A few years back I read a book called Once and For All, Weight Loss for Life in Four Steps. This was a real eye-opener. Before that time I really didn’t know much about how the body works and why we gain weight. By applying the advice of the author I promptly lost ten kilos. (I’m not telling you how heavy I was before). Nowadays I can pretty much lose or gain weight whenever I want to. I know exactly what I need to do to lose weight and I can steadily lose 0.5 kg a week without living like a monk, as long as I’m training every other day or so. I’m not necessarily saying I like doing it, just that I know what I need to do.

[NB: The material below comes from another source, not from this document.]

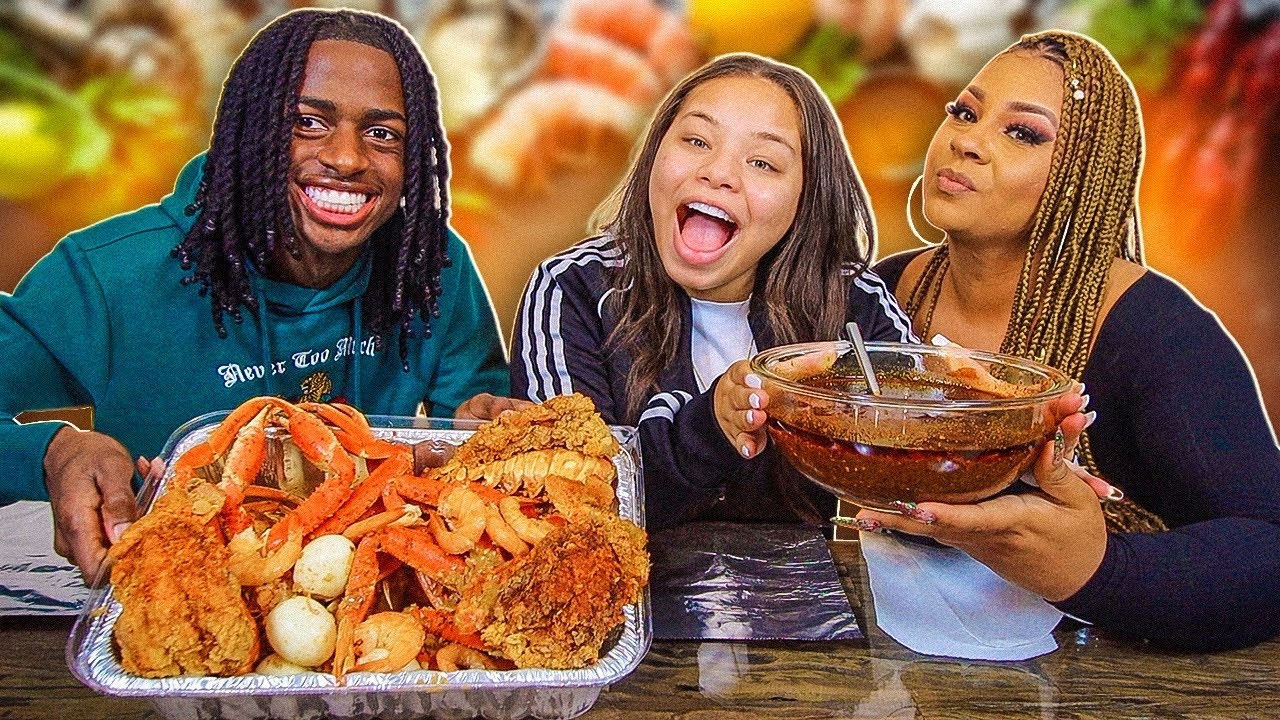 SEAFOOD BOIL (BLOVES SEAFOOD SAUCE) MUKBANG!!!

At least, that was the case before the GH diagnosis. My body has been through a bit of turmoil these past two years and I’ve altered my diet to significantly reduce my iron intake. I’m still playing with that, and until such time as I have been in “maintenance” for a while I think I may still need to make adjustments to get the various levels balanced. My consultant tells me not to bother changing my diet - that I can have this “normal” healthy life without and major sacrifices. And I guess that’s where I have to challenge what is “normal”? The NHS might be great at keeping people alive, but they are not training athletes.
Now that my iron levels are down around where the hospital wants them, I want to try to maintain them through diet alone. Conventional advice says, live your life as ‘normal’ and take the venesection every few months. But I don’t want the venesections. They wipe me out and mess with my training. A friend who is a prominent sports nutritionist made me laugh recently. I told him about some dietary advice my nurse had given me. “Oh aye”, he said, “and how would your nurse manage on your Club’s Thursday night chaingang?”. And that really is the point. There is nothing wrong per-se with the advice given by my GP, nurse and consultant. It’s just that when I discussed the same subject with the Pro team doctor she encouraged me to experiment with diet - give it a go. She told me her athlete with GH maintains his iron levels through diet - it is possible for some people, not all though. She was very frank. “You are going to have to manage this for the rest of your life. You will never be more motivated to try with diet than you are now in these first months”. Powerful words. She was also keen to remind me also that whilst my condition is serious; it’s not all bad. “There’s only one athlete I’ve ever worked with that doesn’t need to supplement iron to cope with the workload”.
So now there are a ton more numbers for me to have swishing around my tiny brain cell. The levels of heme and non-heme iron in everything I consume. Not only that, but the various food combinations that either accelerate or prohibit the absorption of iron as I aim for 50-50. That’s 50 Serum Ferritin and 50% Transferrin Saturation.
I’ve taken the first baby steps to getting myself on the road back to fitness. These early interval sessions seem to hurt more than they ever did before, but I’m confident that’s just me needing to MTFU and my body will gradually acclimatise and improve.
January has been about establishing the baseline and just getting back in the saddle. February is where the real work starts for me, and the infamous Liverpool Century Speedruns. A sequence of four successive and consecutively tougher training rides, the final hour of which are conducted at race pace. The first one is approaching this Sunday, and come rain or shine, I will be there.
I’m not sure if this is the same mid-life crisis that started with me staring at that fat bloke in the mirror 14 years ago, or if the sudden and unexpected realisation that I’m not immortal has kick-started a second one. One thing I am sure of though, it would have been a lot easier to just buy a convertible. Nevertheless, I’m expecting 2017 to be a rollercoaster of a ride. Welcome aboard.